--- GIVEN RECORDS ---
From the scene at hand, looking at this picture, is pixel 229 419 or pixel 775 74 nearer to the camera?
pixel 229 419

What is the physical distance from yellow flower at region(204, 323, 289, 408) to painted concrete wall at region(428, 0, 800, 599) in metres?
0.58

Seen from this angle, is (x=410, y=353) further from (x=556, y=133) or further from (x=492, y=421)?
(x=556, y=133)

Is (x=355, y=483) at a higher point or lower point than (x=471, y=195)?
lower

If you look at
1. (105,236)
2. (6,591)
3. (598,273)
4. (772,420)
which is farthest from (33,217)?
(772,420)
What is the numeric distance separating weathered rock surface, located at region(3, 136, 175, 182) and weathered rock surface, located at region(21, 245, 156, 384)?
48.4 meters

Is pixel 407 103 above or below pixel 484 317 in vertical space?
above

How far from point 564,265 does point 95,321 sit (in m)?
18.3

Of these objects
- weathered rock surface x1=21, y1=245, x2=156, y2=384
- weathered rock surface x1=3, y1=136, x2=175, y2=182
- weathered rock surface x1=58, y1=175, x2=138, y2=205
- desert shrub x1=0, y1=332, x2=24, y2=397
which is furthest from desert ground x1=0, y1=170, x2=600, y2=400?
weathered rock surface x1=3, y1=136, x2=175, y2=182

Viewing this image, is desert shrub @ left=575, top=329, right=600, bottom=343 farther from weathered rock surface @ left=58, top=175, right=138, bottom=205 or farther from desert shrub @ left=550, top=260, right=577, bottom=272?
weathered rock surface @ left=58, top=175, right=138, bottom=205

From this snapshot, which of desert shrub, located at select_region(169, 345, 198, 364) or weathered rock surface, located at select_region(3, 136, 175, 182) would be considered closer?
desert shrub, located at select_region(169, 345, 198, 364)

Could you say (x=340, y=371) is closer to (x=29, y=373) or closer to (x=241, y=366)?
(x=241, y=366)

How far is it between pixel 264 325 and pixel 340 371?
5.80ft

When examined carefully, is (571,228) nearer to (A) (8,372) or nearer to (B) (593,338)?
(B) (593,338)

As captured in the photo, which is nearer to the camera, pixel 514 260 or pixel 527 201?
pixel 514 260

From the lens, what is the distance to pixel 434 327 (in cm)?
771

--- THE TASK ---
Please rewrite every entry above, replacing "desert ground" with "sandy ground" and leaving everything else as it is.

--- EXERCISE SOLUTION ---
From the scene at hand, looking at this picture, is pixel 229 419 or pixel 775 74 nearer to the camera?
pixel 229 419

What is the physical distance from yellow flower at region(204, 323, 289, 408) to painted concrete wall at region(428, 0, 800, 599) in metres?
0.58

Seen from this angle, is (x=410, y=353) further from (x=556, y=133) or further from (x=492, y=421)?
(x=556, y=133)

Is (x=355, y=483) at a higher point or lower point than (x=471, y=195)?
lower

If you look at
1. (105,236)
2. (6,591)
3. (598,273)
4. (772,420)
which is farthest from (33,217)?
(772,420)
What is the numeric distance separating weathered rock surface, located at region(3, 136, 175, 182) and weathered rock surface, located at region(21, 245, 156, 384)?
48.4 meters

Is pixel 407 103 above or below pixel 484 317 in vertical space?
above

How far from point 564,265 does point 95,321 sit (in m)?
18.3

Of these objects
- weathered rock surface x1=21, y1=245, x2=156, y2=384
- weathered rock surface x1=3, y1=136, x2=175, y2=182
- weathered rock surface x1=58, y1=175, x2=138, y2=205
- desert shrub x1=0, y1=332, x2=24, y2=397
which is furthest from sandy ground x1=0, y1=170, x2=600, y2=400?
weathered rock surface x1=3, y1=136, x2=175, y2=182

Viewing this image, is desert shrub @ left=575, top=329, right=600, bottom=343 farther from weathered rock surface @ left=58, top=175, right=138, bottom=205 or farther from desert shrub @ left=550, top=260, right=577, bottom=272?
weathered rock surface @ left=58, top=175, right=138, bottom=205

From this snapshot, which of desert shrub, located at select_region(169, 345, 198, 364) or weathered rock surface, located at select_region(3, 136, 175, 182) would be considered closer?
desert shrub, located at select_region(169, 345, 198, 364)

Could you say (x=340, y=371) is closer to (x=29, y=373) or closer to (x=241, y=366)?
(x=241, y=366)

How far is it between pixel 264 325 and pixel 340 371?
5.80ft

When examined carefully, is (571,228) nearer to (A) (8,372) or nearer to (B) (593,338)?
(B) (593,338)

As captured in the photo, which is nearer to the camera, pixel 514 260 or pixel 527 201?
pixel 514 260

From the lens, what is the distance to pixel 434 327 (in cm)?
771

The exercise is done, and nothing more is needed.